We should all be more like ‘the bluebird man’
Meet Al Larsen, a citizen scientist with decades of meticulous records of the West’s bluebirds.
Crista Worthy is a contributor to Writers on the Range, the opinion service of High Country News. She lives in Idaho and writes about travel, aviation and birds.
Each of us holds one or two central truths — bedrock beliefs that influence how we perceive the world. One of mine is that humans have been the scourge of life on Earth.
It started at age 6, with my sympathy for Bambi. Later, I learned how early humans wiped out giant Pleistocene animals and then went to work killing moas, dodos, passenger pigeons, Carolina parakeets — the list goes on. Since I’m a human, of course, I share the blame of my ancestors.
If I have heroes, they are the people who buck this murderous tide. Biologists like George Schaller, Alan Rabinowitz and Jane Goodall helped save pandas, tigers, jaguars, Tibetan antelope, chimpanzees and more, along with large swaths of critical habitat. Their work has been recognized worldwide. But I have a special regard for someone who’s unknown to most people: Al Larson, known to his admirers as “The Bluebird Man.”
Alfred Larson saw his first bluebird in the place where he grew up, southwest Idaho’s sage-and-juniper desert. Bluebirds are secondary nesters that rely on cavities hollowed out by other birds. When introduced starlings and sparrows started spreading across the continent, they kicked bluebirds out of their nests. Bluebird numbers plummeted, and Larson, an avid birder and member of Idaho’s Golden Eagle Audubon Society, noticed.
In 1978, a group of concerned scientists and bluebird lovers established the North American Bluebird Society, and Larson was one of the first “citizen scientists” to answer their call. At age 60, when most people start seriously thinking about retirement, Larson started building bluebird boxes.
Now 96 years old, he says, “I never really retired.” Instead, he jokes, “I just changed jobs and went to work for me.” Larson built over 300 boxes in southwest Idaho, setting them up along five different “bluebird trails.” He initially located the boxes well off the remote dirt roads, to make them less visible. Now he places them as close to the roads as he deems safe, and every nesting season, he travels over 5,000 miles to visit the boxes. His goal is to visit each of them weekly once nesting begins toward the end of April.
Larson records the number of eggs in each box and estimates when they will hatch. Later, he measures each chick from the wing chord to the first joint, thereby obtaining an accurate age. His busiest time of year is usually the second week of June, when the majority of chicks, eight to 14 days old, are old enough to band. One day this year he banded 140 birds, although 10 to 50 is the normal daily amount. Bluebirds fledge at 18 to 21 days, and once they leave the nest, they don’t go back. Larson then cleans out each nest box so it’s ready to go next year.
Over the 36 years he’s donated to this job, Larson has kept meticulous records, so he knows he’s banded more than 30,000 western and mountain bluebirds. He currently maintains 331 boxes, replacing any lost to vandalism, fires or juniper removal. Western and mountain bluebirds once were of “high concern” in this area, but due, in large part, to Larson’s diligent work, they are now doing well.
Self-reliant and frugal, Larson lives alone in his forest home about an hour northeast of Boise. His beloved wife, Hilda, passed away in 2014, but he doesn’t lack for company; Larson’s yard is always filled with birds.

..........

**Directions**
Please retype the passage of the essay on Al Larson from "Crista Worthy is" to "life on Earth." word for word. The rows below the text were gathered from a separate source.

Collected data:
..........

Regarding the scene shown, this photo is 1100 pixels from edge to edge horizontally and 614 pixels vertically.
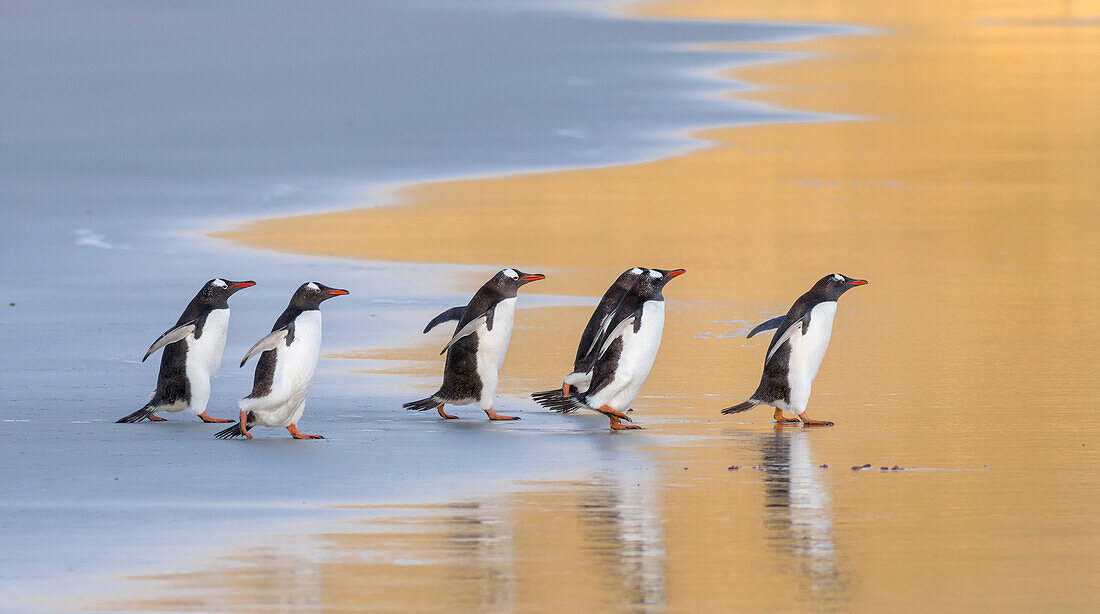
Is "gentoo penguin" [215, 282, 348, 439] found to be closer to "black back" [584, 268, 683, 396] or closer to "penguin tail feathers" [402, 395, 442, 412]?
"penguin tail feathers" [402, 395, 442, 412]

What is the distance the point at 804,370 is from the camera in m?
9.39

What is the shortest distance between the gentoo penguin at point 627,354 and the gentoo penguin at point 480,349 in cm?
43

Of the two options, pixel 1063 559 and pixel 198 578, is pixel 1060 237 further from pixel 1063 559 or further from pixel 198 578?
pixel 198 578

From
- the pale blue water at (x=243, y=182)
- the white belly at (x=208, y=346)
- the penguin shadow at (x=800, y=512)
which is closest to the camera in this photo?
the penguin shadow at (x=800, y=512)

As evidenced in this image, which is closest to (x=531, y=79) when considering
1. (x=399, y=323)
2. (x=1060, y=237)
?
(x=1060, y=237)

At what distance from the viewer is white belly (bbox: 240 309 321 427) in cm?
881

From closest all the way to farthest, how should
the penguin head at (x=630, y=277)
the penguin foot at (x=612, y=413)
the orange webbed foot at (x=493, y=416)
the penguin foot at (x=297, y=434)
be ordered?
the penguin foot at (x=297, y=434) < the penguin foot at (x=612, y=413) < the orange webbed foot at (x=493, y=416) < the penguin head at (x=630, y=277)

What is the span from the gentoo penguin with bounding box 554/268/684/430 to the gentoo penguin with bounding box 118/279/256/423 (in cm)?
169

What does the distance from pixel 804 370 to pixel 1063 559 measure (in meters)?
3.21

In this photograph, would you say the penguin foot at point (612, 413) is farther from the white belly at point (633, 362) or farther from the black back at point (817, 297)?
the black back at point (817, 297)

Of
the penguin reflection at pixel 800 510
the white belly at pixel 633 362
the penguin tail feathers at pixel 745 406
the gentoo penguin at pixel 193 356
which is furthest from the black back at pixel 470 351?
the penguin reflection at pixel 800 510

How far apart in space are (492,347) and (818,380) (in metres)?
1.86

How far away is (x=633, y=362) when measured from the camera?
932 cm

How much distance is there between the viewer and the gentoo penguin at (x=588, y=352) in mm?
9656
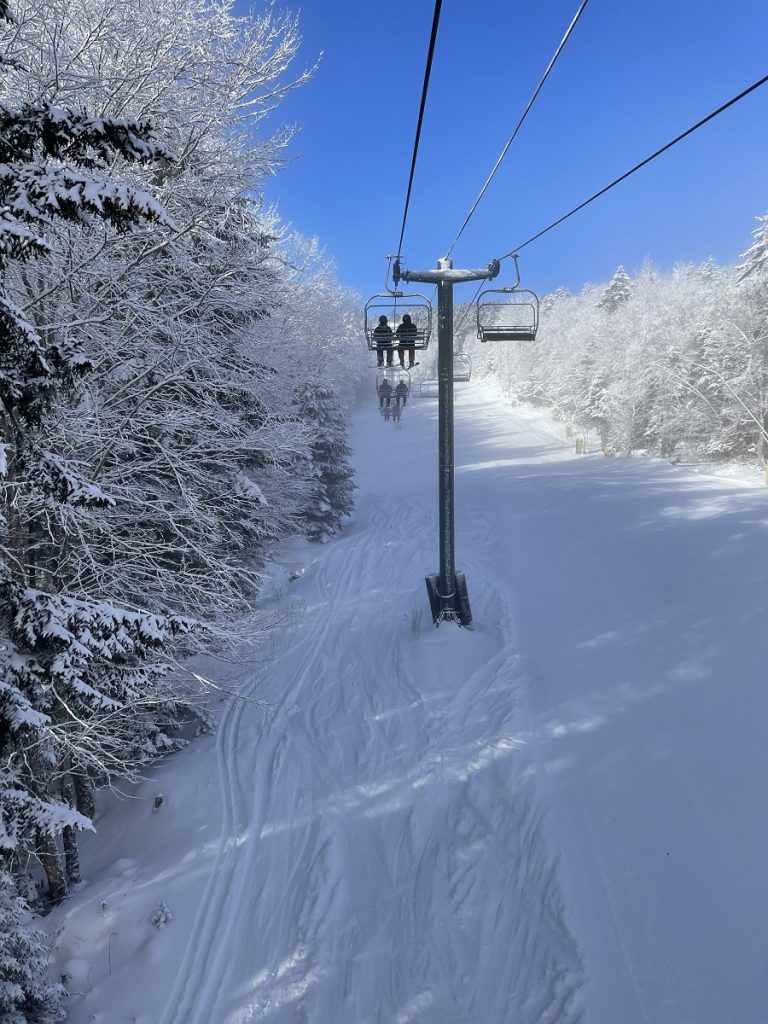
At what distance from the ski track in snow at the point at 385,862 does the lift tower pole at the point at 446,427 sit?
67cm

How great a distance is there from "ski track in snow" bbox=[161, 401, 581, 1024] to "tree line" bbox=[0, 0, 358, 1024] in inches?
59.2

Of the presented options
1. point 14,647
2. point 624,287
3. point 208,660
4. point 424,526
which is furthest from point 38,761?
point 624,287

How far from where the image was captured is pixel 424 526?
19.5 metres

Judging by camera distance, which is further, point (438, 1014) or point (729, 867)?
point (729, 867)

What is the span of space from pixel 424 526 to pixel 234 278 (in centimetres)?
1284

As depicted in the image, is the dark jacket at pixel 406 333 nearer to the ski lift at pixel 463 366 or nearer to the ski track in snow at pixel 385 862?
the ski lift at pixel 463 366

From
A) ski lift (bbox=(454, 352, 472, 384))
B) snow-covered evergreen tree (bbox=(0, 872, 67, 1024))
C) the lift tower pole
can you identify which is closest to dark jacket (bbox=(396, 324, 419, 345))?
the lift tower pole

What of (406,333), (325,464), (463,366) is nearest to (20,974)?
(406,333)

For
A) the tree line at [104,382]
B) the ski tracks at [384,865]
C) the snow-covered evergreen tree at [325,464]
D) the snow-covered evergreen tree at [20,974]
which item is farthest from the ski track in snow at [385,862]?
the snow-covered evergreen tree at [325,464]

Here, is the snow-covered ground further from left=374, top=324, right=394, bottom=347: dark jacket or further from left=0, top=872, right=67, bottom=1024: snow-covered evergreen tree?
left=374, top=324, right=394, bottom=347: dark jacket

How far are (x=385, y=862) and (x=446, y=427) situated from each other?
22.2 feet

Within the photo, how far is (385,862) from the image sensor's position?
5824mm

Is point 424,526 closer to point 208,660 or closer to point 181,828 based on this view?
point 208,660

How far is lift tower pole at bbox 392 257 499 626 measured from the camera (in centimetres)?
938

..........

**Output of the task**
Crista Worthy is a contributor to Writers on the Range, the opinion service of High Country News. She lives in Idaho and writes about travel, aviation and birds.
Each of us holds one or two central truths — bedrock beliefs that influence how we perceive the world. One of mine is that humans have been the scourge of life on Earth.